Note: I first heard of Keb’ through part one of Martin Scorsese’s six part 2003 PBS series on the history of the blues. I recommend that series for those who want a primer on the history of this music-then push on from there.

Saturday, December 20, 2008

Doin' His Midnight Creep- The Howlin' Wolf Story

DVD REVIEW
Doin' His Midnight Creep- The Howlin' Wolf Story


The Howlin’ Wolf Story, Howlin’ Wolf and various artists and commentators, Productions, 2004

I have reviewed several of Howlin’ Wolf’s CDs in this space previously and had expected that this documentary about the life, the times and the influence of this incredible blues performer would merely be an appetizer for further reviews of his music. Not so. This well-done, lovingly put together and extremely informative documentary is a worthy viewing for the novice and old Wolf aficionados like me. Thus, rather than placing this commentary as a tail to some other Wolf entry it is worthy of separate entry here.

In this presentation filled, as always in this kind of work, with the inevitable “talking heads” we go from Wolf‘s roots down in the Mississippi Delta, cotton country and nothing else, in the 1920’s and 1930’s through to the first stop up the Mississippi at Memphis on to the Mecca Chicago in the post- World War II period and finally to international renown in the blues revival started by the likes of The Rolling Stones and Eric Clapton the mid-1960s. In short we are treated to a view of the trajectory of Wolf’s life; unlike let us say Son House with whom Wolf worked with in the old days who stuck with the country roots, from country blues of the back road jukes to the electricity of the urban ghetto that made those old blues jump for, at first, migratory urban blacks and then young whites like this reviewer. Along the way many of the musicians that worked with Wolf like Hubert Sumerlin, a blues guitarist legend in his own right, and Sam Lay as well as Wolf’s daughters, the Chess Record producer Marshall Chess and others give some amusing stories and anecdotes on the life of the great bluesman. And seemingly as always when blues or rock and roll are mentioned little segments with the ubiquitous Sam Phillips of the well-known Sun Recording studio in Memphis.

I do not generally comment on (or for that matter look at) the special features sections of DVD. Not doing so here would be a mistake. There is some nice home movie footage, some interesting Wolf stories by his companions and rivals, a nice segment on the rivalry between Wolf and Muddy Waters to be “King of The Chicago Blues” and a recording of a radio broadcast of Wolf doing "Little Red Rooster". Damn, I flipped out the first time I heard that song when it was covered by The Rolling Stones in the early 1960’s. I also flipped out when I first heard a Wolf recording of it. I don’t know what I would have done had I heard it on my radio then. Probably started hitchhiking for Chicago.
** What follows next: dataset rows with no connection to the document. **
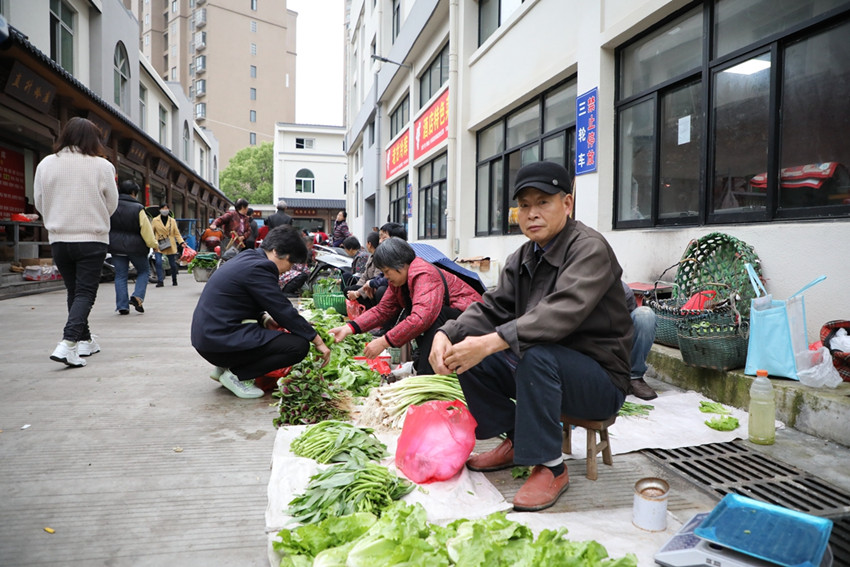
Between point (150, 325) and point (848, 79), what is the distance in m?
8.22

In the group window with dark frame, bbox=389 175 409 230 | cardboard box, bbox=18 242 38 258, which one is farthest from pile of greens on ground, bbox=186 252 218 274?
window with dark frame, bbox=389 175 409 230

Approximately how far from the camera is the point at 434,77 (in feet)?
48.3

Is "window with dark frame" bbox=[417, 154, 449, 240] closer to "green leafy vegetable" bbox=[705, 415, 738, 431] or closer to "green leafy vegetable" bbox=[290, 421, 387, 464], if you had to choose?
"green leafy vegetable" bbox=[705, 415, 738, 431]

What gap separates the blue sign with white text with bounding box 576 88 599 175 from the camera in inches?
263

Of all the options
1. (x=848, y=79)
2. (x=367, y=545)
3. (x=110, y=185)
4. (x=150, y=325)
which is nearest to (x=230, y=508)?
(x=367, y=545)

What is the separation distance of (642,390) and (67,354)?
511 centimetres

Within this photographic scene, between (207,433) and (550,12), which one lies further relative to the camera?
(550,12)

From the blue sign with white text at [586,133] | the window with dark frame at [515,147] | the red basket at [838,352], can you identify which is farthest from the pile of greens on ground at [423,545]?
the blue sign with white text at [586,133]

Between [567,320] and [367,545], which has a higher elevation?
[567,320]

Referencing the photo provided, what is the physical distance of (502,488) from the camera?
108 inches

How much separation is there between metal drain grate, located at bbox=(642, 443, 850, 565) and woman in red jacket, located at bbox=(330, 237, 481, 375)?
1.71m

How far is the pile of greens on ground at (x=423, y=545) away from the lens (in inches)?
71.2

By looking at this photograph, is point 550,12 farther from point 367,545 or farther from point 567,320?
point 367,545

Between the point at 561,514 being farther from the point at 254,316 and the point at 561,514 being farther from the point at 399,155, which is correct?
the point at 399,155
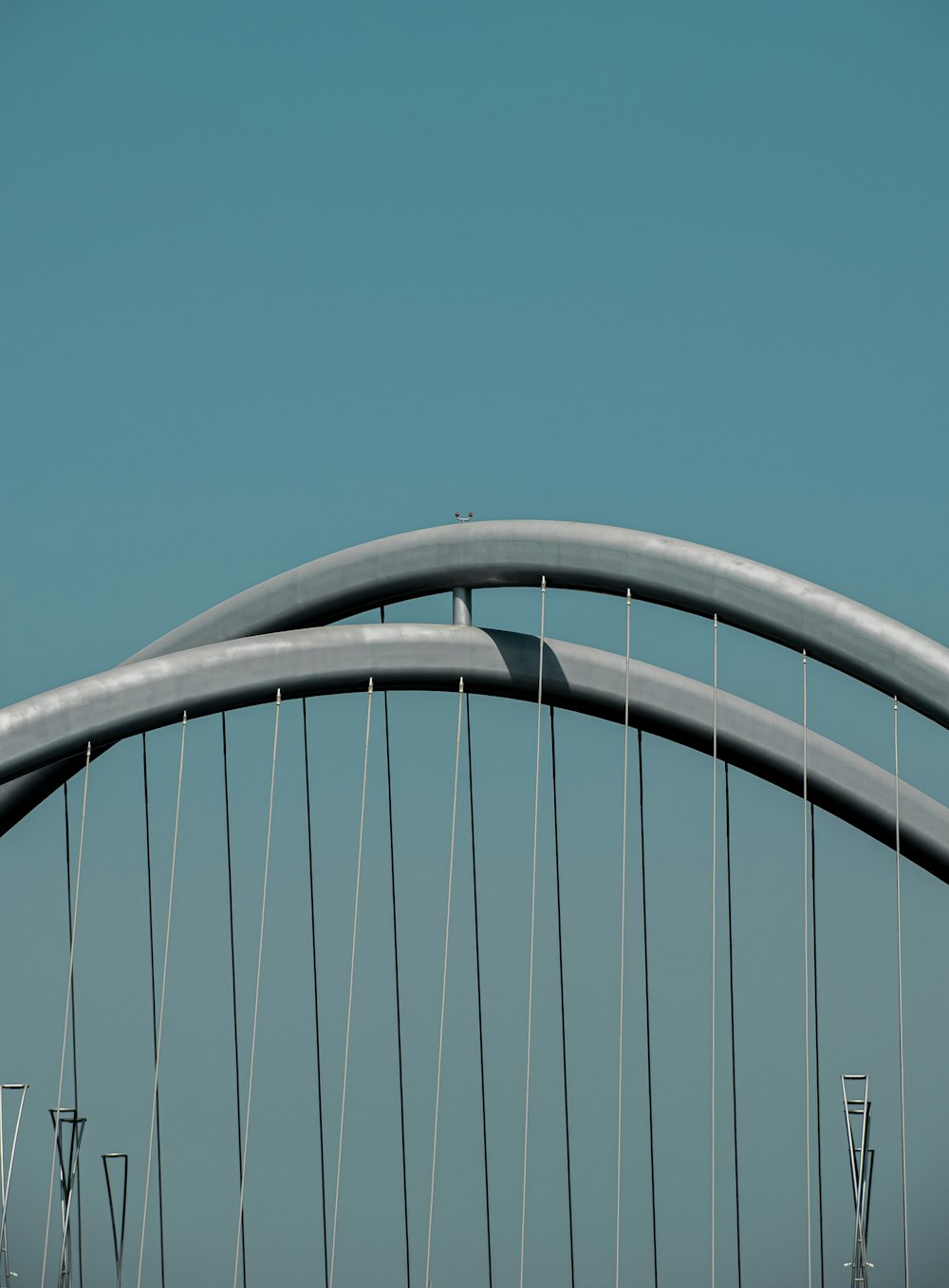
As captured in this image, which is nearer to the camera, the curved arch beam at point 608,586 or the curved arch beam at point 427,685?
the curved arch beam at point 608,586

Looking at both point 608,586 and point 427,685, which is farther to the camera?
point 427,685

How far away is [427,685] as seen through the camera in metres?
16.1

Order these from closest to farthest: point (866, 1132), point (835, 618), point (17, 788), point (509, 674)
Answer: point (835, 618)
point (509, 674)
point (17, 788)
point (866, 1132)

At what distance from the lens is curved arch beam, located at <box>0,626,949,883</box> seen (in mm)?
15875

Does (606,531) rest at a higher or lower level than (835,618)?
higher

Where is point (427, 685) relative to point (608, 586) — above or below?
below

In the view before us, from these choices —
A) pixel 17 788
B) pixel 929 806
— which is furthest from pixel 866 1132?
pixel 17 788

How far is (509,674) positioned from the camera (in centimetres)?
1584

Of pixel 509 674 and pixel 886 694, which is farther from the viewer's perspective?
pixel 509 674

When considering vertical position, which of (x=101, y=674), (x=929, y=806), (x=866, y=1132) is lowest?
(x=866, y=1132)

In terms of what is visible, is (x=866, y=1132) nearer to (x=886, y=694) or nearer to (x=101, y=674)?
(x=886, y=694)

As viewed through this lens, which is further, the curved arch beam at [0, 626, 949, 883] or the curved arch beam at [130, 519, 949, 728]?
the curved arch beam at [0, 626, 949, 883]

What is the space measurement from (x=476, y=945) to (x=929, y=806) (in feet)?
14.4

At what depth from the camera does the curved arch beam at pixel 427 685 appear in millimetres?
15875
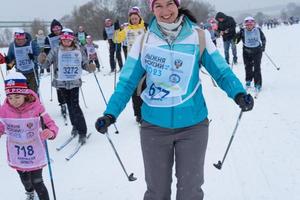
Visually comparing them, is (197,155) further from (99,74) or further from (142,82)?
(99,74)

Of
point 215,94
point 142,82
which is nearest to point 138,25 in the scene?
point 215,94

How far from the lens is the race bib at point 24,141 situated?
435 centimetres

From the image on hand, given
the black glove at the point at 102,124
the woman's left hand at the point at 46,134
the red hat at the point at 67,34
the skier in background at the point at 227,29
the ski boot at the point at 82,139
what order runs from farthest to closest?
the skier in background at the point at 227,29, the ski boot at the point at 82,139, the red hat at the point at 67,34, the woman's left hand at the point at 46,134, the black glove at the point at 102,124

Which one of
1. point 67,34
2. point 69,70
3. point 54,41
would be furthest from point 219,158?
point 54,41

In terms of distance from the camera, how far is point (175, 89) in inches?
124

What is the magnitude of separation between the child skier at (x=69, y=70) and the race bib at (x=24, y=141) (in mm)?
2708

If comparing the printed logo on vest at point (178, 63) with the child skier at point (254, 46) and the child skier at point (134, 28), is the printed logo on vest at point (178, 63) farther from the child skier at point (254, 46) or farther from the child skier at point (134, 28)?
the child skier at point (254, 46)

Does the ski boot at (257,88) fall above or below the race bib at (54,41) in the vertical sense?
below

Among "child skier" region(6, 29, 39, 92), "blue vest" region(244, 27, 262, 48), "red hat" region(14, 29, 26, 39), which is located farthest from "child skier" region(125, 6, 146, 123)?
"blue vest" region(244, 27, 262, 48)

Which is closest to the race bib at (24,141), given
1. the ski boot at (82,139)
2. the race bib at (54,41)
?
the ski boot at (82,139)

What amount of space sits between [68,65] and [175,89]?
4315mm

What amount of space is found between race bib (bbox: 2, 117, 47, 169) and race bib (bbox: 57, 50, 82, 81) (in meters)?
2.75

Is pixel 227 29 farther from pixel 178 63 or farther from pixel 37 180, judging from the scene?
pixel 178 63

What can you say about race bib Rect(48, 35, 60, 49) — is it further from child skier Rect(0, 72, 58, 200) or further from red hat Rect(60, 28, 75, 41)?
child skier Rect(0, 72, 58, 200)
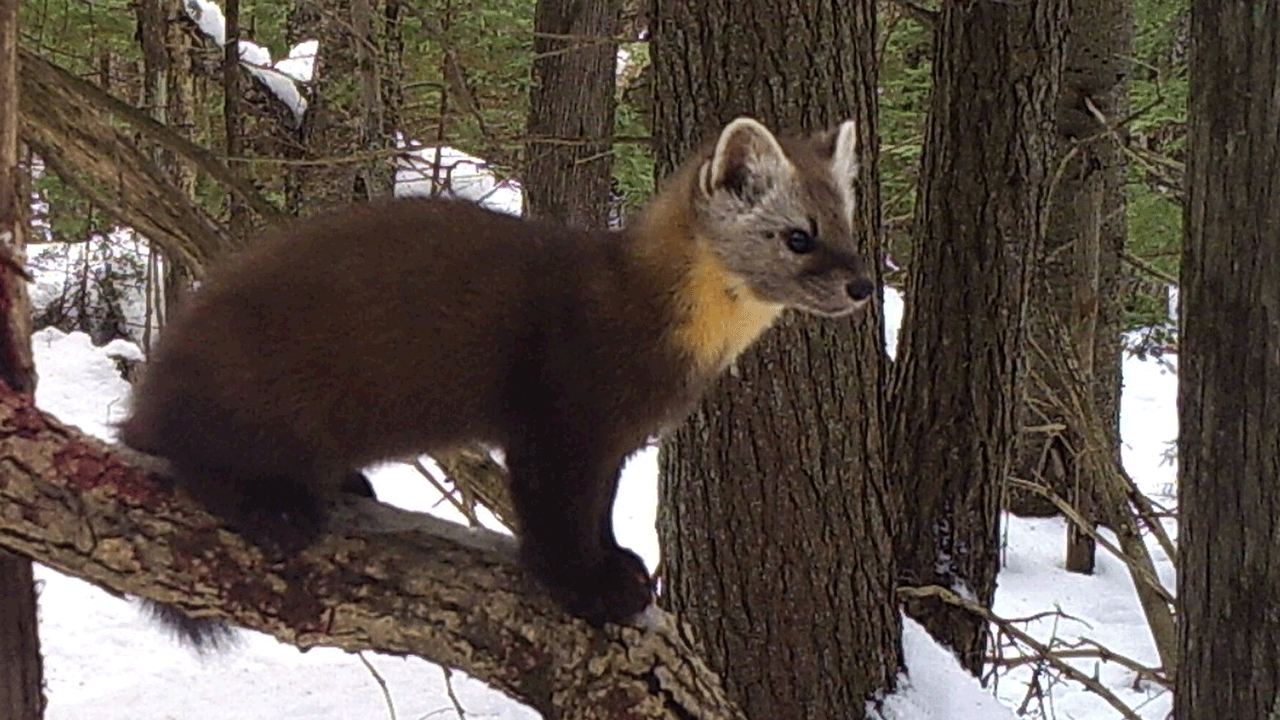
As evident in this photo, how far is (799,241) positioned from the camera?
2.89m

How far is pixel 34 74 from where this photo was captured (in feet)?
11.0

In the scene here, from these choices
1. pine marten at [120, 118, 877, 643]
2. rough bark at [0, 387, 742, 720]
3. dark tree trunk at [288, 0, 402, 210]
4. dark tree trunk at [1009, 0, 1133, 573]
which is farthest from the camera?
dark tree trunk at [288, 0, 402, 210]

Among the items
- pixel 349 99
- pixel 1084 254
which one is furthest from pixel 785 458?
pixel 349 99

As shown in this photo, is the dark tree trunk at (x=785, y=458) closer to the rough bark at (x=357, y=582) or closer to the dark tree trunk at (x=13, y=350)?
the rough bark at (x=357, y=582)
All of this information is nice but I am sure the reader is just as interested to know about the music. Oh yes there is some great footage of classic Wolf efforts. Of course for this reviewer number one is always Wolf’s "Little Red Rooster". Christ, he is practically eating the harmonica by the end of the song. "Lovin’ Spoonful", "Moaning at Midnight" and a host of other songs get their usual professional Wolf treatment. That is a point to be underscored, he was a professional in his approach to the music, its presentation and the way that he could influence a genre that he practically build (along with his competitor Muddy Waters) from scratch. If you need an hour of the Wolf doin’ his Midnight Creep then you really have to see this documentary. Kudos to the filmmakers on this one.